_Extracto del documento_
__________________________________________________
Al hacer depender la elección de dos de los poderes del estado de una única expresión de la voluntad popular, el diseño del parlamentarismo obliga a los ciudadanos a optar entre dos características igualmente necesarias de todo sistema político: la representatividad de su cámara de representantes, y la gobernabilidad de su gobierno. La elección, que se plantea como ineludible, es sobre la que versan innumerables discusiones sobre las fórmulas electorales que deben permitir la conversión de votos en escaños. Aunque son muchas las soluciones propuestas, algunas capaces incluso de conciliar ambos aspectos, lo cierto es que el error es de planteamiento.
La naturaleza del ejecutivo y del legislativo es muy distinta, por lo que no parece práctico elegirlos en una misma votación, ni se justifica desde la doctrina de separación de poderes. Al primero se le exige dirigir la política de la nación, mientras que al segundo se le encomienda la elaboración de las normas centrales del ordenamiento jurídico, el control político del Gobierno y la aprobación del régimen de ingresos y gastos del Estado.
Mientras que para el primero es necesaria una figura digna de la confianza de la ciudadanía, que cuente con un programa político que desarrollar y ejerza un liderazgo fuerte, capaz de dar soluciones satisfactorias a los imprevistos que se presenten; para el segundo, lo que se necesitan son portavoces de la pluralidad de puntos de vistas existentes en la sociedad, capaces de mantener en jaque al Gobierno y de auditar -y mejorar- el funcionamiento del Estado.
A este segundo conjunto también le corresponde el introducir en la agenda política los asuntos más relevantes para los grupos a los que representan, y plantear alternativas respecto a las iniciativas de otros. Son los encargados de ofrecer a la ciudadanía otras propuestas y otros modelos de gestión con los que comparar los que tenemos, e introducir -con ello- la competición en la política. De ahí la necesidad de cambiar las mayorías artificiales en el parlamento por la representatividad plural.
La competencia produce calidad, también en política
La competencia resulta fundamental para la democracia, porque es la que aumenta el nivel de autoexigencia de los políticos y la calidad de las ofertas que se formulan. Sin competencia ni alternativas no hay incentivos para mejorar ni para participar, solo mediocridad y desapego. Por eso, sacrificar la representatividad en aras de la Gobernabilidad es suicida, sobre todo habiéndose «superado» la Transición, momento en el que esta medida sí estuvo justificada.
__________________________________________________
_Tarea A_
Enumera todo lo que, según el texto sobre el parlamentarismo, «se le encomienda» al legislativo.
_Tarea B_
Reproduce literalmente el fragmento del texto sobre el parlamentarismo que va desde «La naturaleza del» hasta «gastos del Estado.».
__________________________________________________
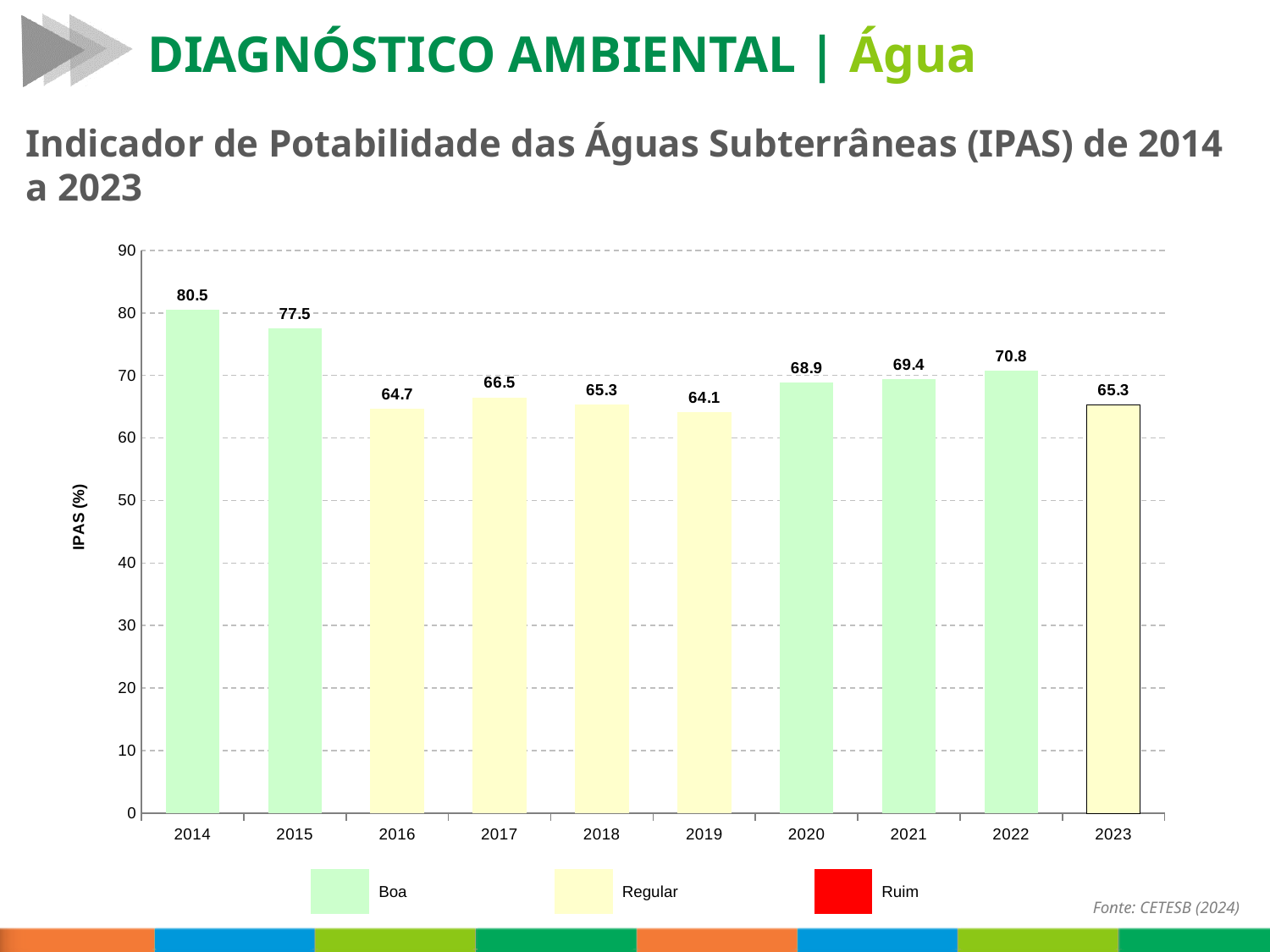
What is the IPAS value for 2023? 65.3 Which year has the lowest IPAS value? 2019 What is the IPAS value for 2014? 80.5 Is the IPAS value for 2016 greater or less than 70? less What is the difference between the IPAS values for 2014 and 2015? 3.0 What is the difference between the IPAS values for 2022 and 2023? 5.5 How many categories does the legend list? 3 Which year has a larger IPAS value, 2020 or 2017? 2020 Which year has the highest IPAS value? 2014 How many years are shown on the x axis? 10 What kind of chart is shown on the slide? bar chart What is the IPAS value for 2019? 64.1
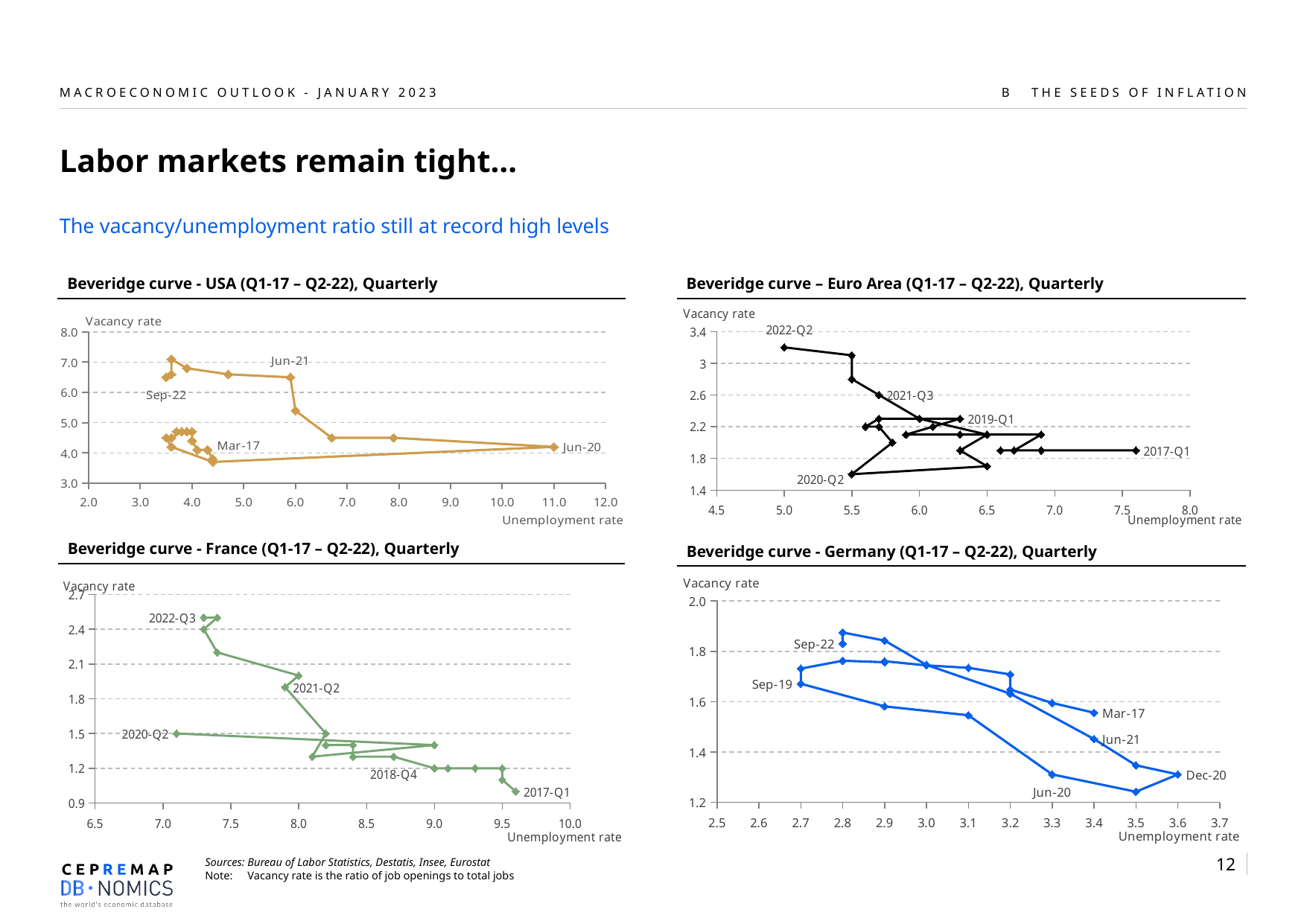
In the Beveridge curve - Germany chart, which point has the higher vacancy rate, Sep-22 or Jun-20? Sep-22 In the Beveridge curve – Euro Area chart, is the vacancy rate at 2022-Q2 greater or less than 3? greater In the Beveridge curve - USA chart, is the vacancy rate at Jun-20 greater or less than 5.0? less In the Beveridge curve - France chart, is the vacancy rate at 2022-Q3 greater or less than 2.1? greater In the Beveridge curve - USA chart, which point has the higher unemployment rate, Jun-21 or Jun-20? Jun-20 What is the label of the horizontal axis on the Beveridge curve - Germany chart? Unemployment rate What kind of chart is the Beveridge curve - USA chart? Line chart (scatter with connected points) What colour is the line in the Beveridge curve - France chart? Green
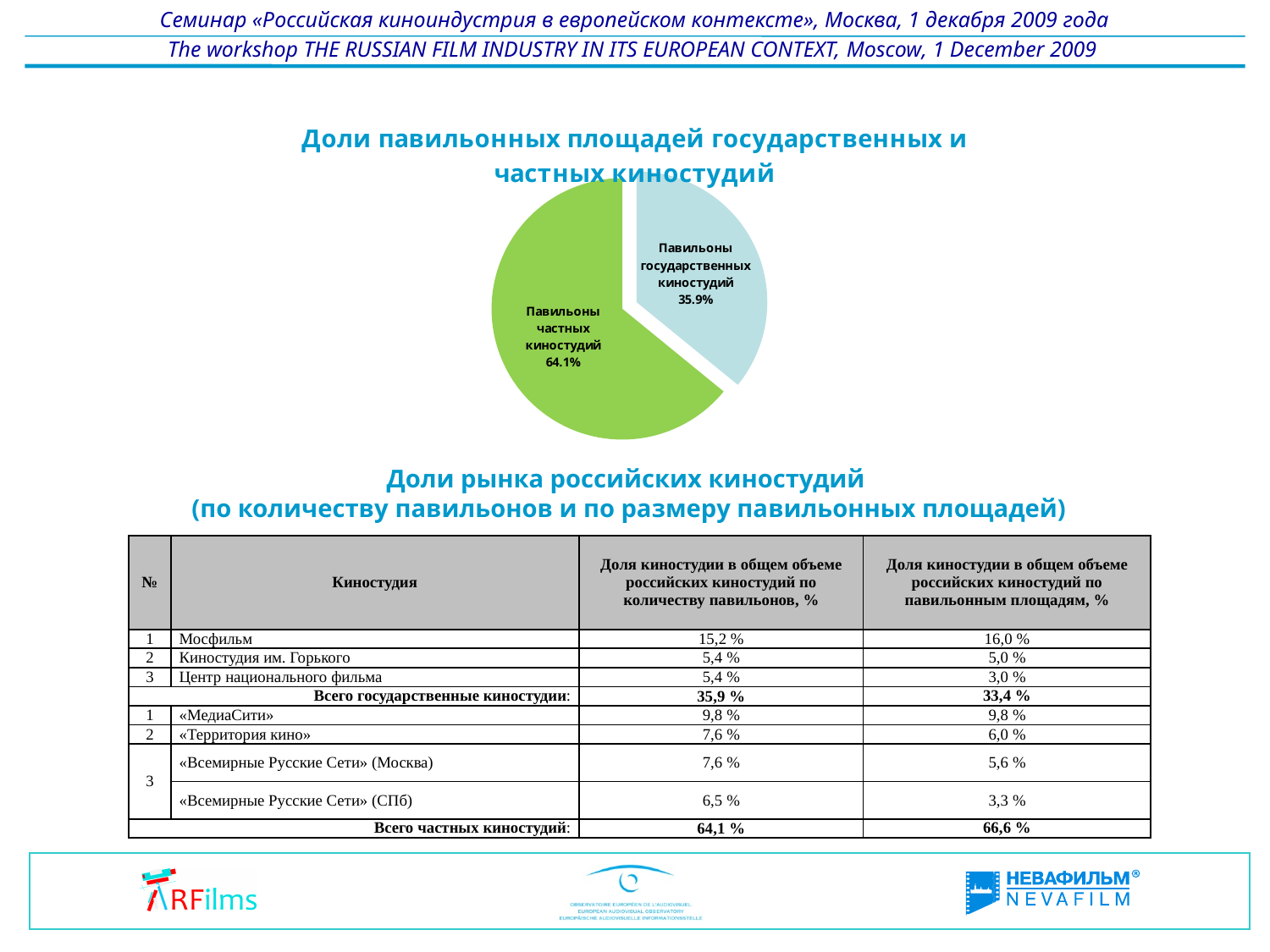
What is the difference in percentage points between the private studios slice (64.1%) and the state studios slice (35.9%)? 28.2 Is the share for «Павильоны государственных киностудий» greater or less than 50%? less What colour is the slice for «Павильоны частных киностудий»? Green What is the title of the pie chart? Доли павильонных площадей государственных и частных киностудий Which slice of the pie chart is the smallest? Павильоны государственных киностудий What is the share of the slice labelled «Павильоны частных киностудий»? 64.1% What is the share of the slice labelled «Павильоны государственных киностудий»? 35.9% Which is larger: the share for «Павильоны частных киностудий» or for «Павильоны государственных киностудий»? Павильоны частных киностудий What kind of chart is shown on the slide? Pie chart Which slice of the pie chart is the largest? Павильоны частных киностудий How many slices does the pie chart have? 2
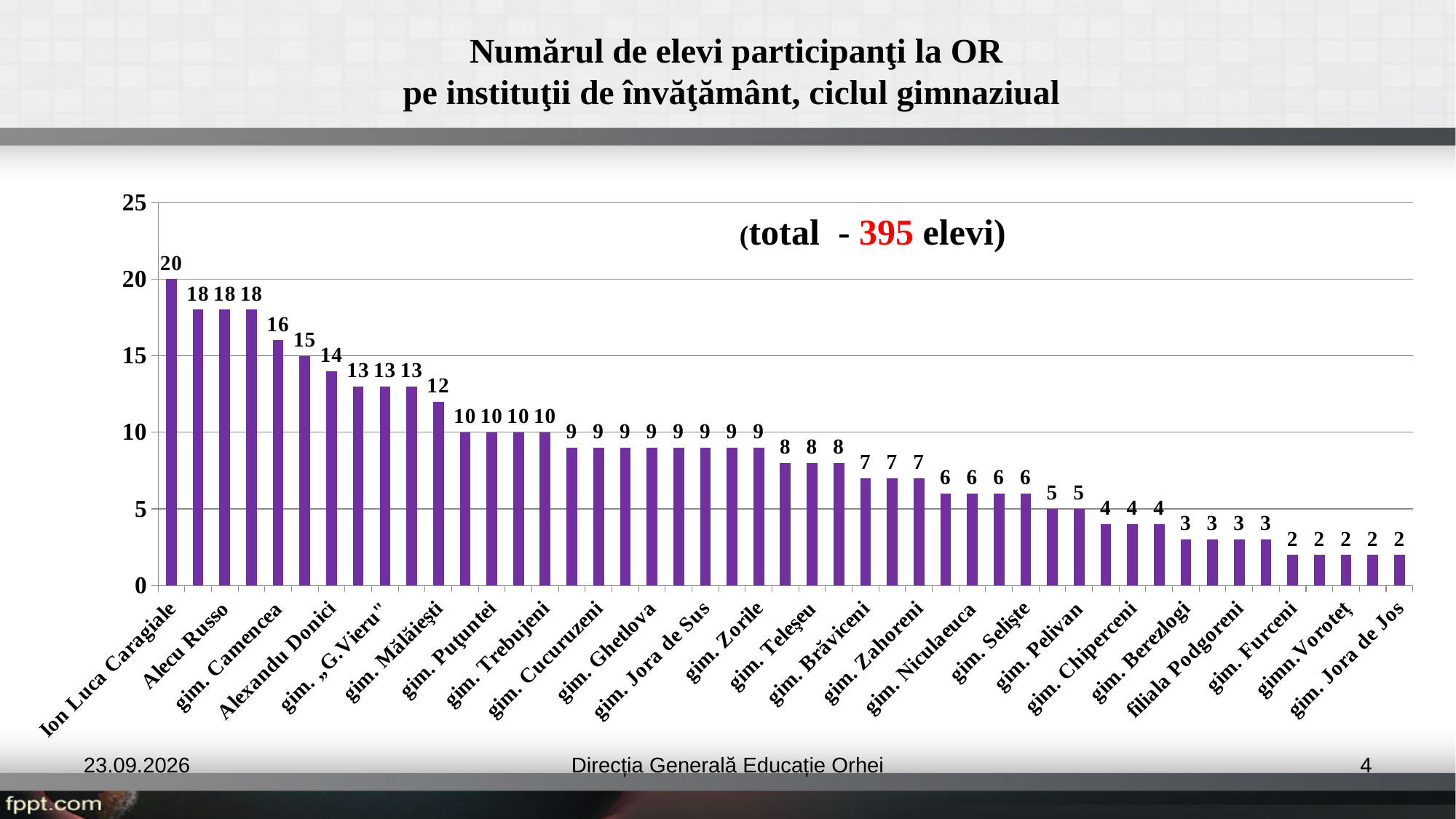
What type of chart is shown on the slide? bar chart Which institution has the highest number of participating pupils? Ion Luca Caragiale How many pupils from Ion Luca Caragiale participated? 20 Which has a larger value, Ion Luca Caragiale or gim. Jora de Jos? Ion Luca Caragiale What is the difference between the values for Ion Luca Caragiale and gim. Jora de Jos? 18 How many pupils from gim. Jora de Jos participated? 2 What total number of pupils is stated on the chart? 395 elevi What is the highest value shown on the chart? 20 Is the value for Ion Luca Caragiale greater or less than 15? greater How many bars show a value of 9? 8 Do the values rise or fall from left to right along the x axis? fall What is the lowest value shown on the chart? 2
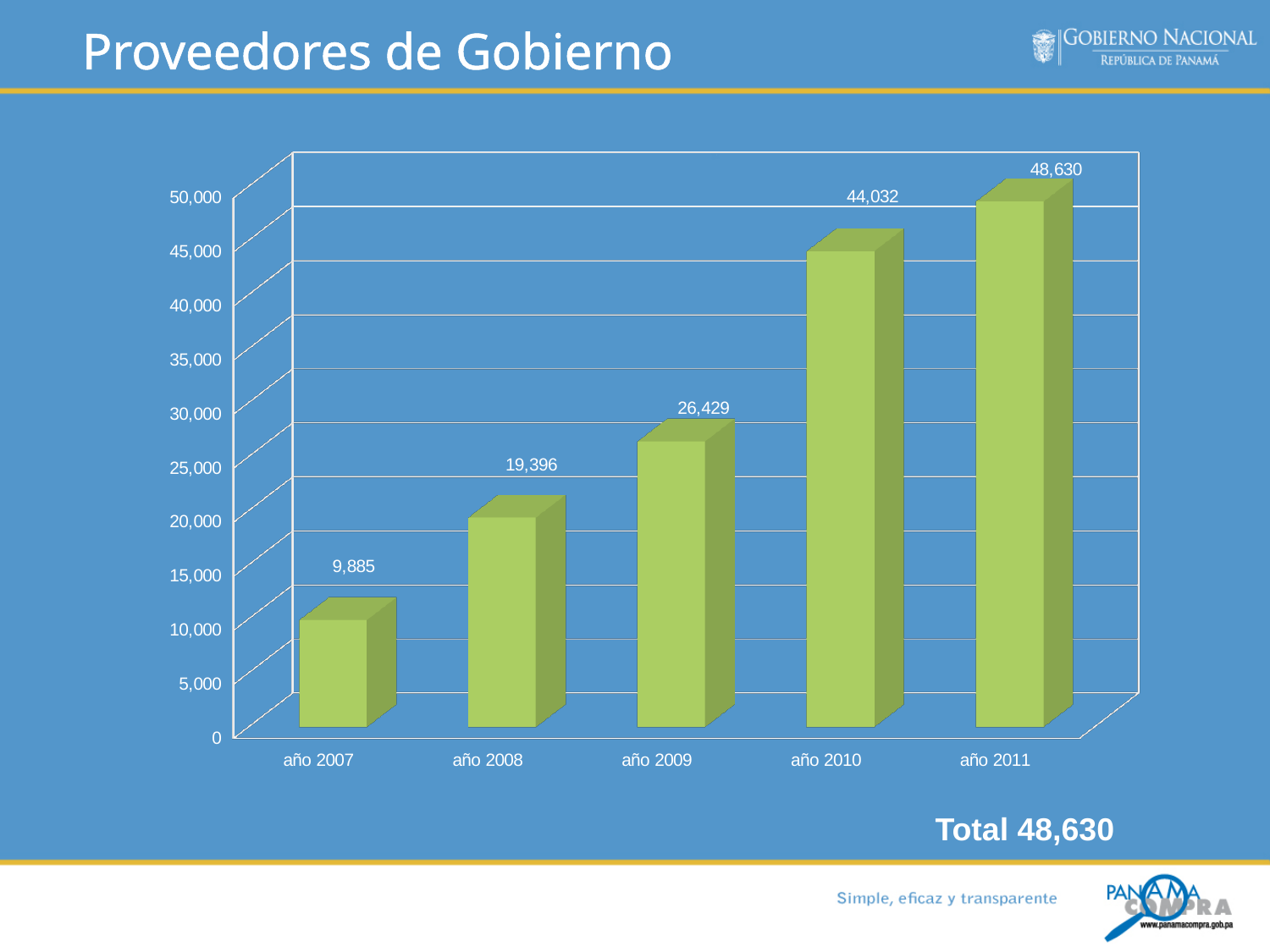
Which year has the lowest value? año 2007 What is the value for año 2009? 26,429 Which year has the highest value? año 2011 What kind of chart is shown on the slide? bar chart Do the values rise or fall from año 2007 to año 2011? rise What is the value for año 2007? 9,885 What is the difference between the values for año 2008 and año 2007? 9,511 What is the difference between the values for año 2011 and año 2010? 4,598 What is the value for año 2010? 44,032 Which is larger, the value for año 2009 or the value for año 2008? año 2009 How many years are shown on the x axis? 5 Is the value for año 2010 greater or less than 40,000? greater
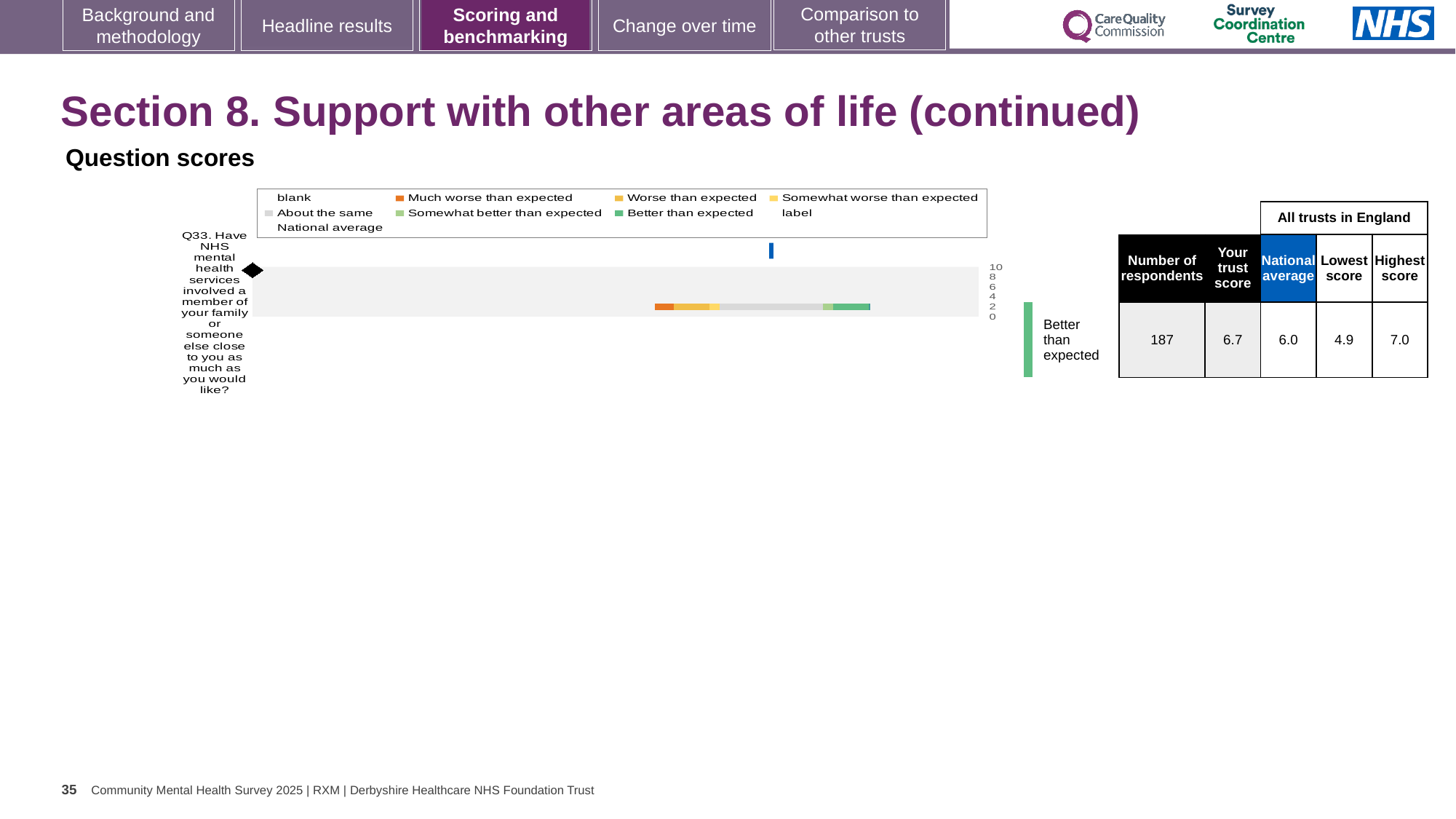
What is the lowest score among all trusts in England for Q33? 4.9 How many entries does the chart legend list? 9 What is the trust score for Q33 shown alongside the chart? 6.7 Which question is plotted in the chart? Q33. Have NHS mental health services involved a member of your family or someone else close to you as much as you would like? What is the difference between the highest score and the lowest score for Q33? 2.1 What kind of chart is shown under 'Question scores'? bar chart What is the national average for Q33 shown alongside the chart? 6.0 What is the number of respondents for Q33? 187 Which is larger for Q33, the trust score or the national average? trust score How many questions (categories) are plotted in the chart? 1 What is the benchmark category shown next to the chart for Q33? Better than expected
__________________________________________________
_Respuesta A_
- La elaboración de las normas centrales del ordenamiento jurídico
- El control político del Gobierno
- La aprobación del régimen de ingresos y gastos del Estado

_Respuesta B_
La naturaleza del ejecutivo y del legislativo es muy distinta, por lo que no parece práctico elegirlos en una misma votación, ni se justifica desde la doctrina de separación de poderes. Al primero se le exige dirigir la política de la nación, mientras que al segundo se le encomienda la elaboración de las normas centrales del ordenamiento jurídico, el control político del Gobierno y la aprobación del régimen de ingresos y gastos del Estado.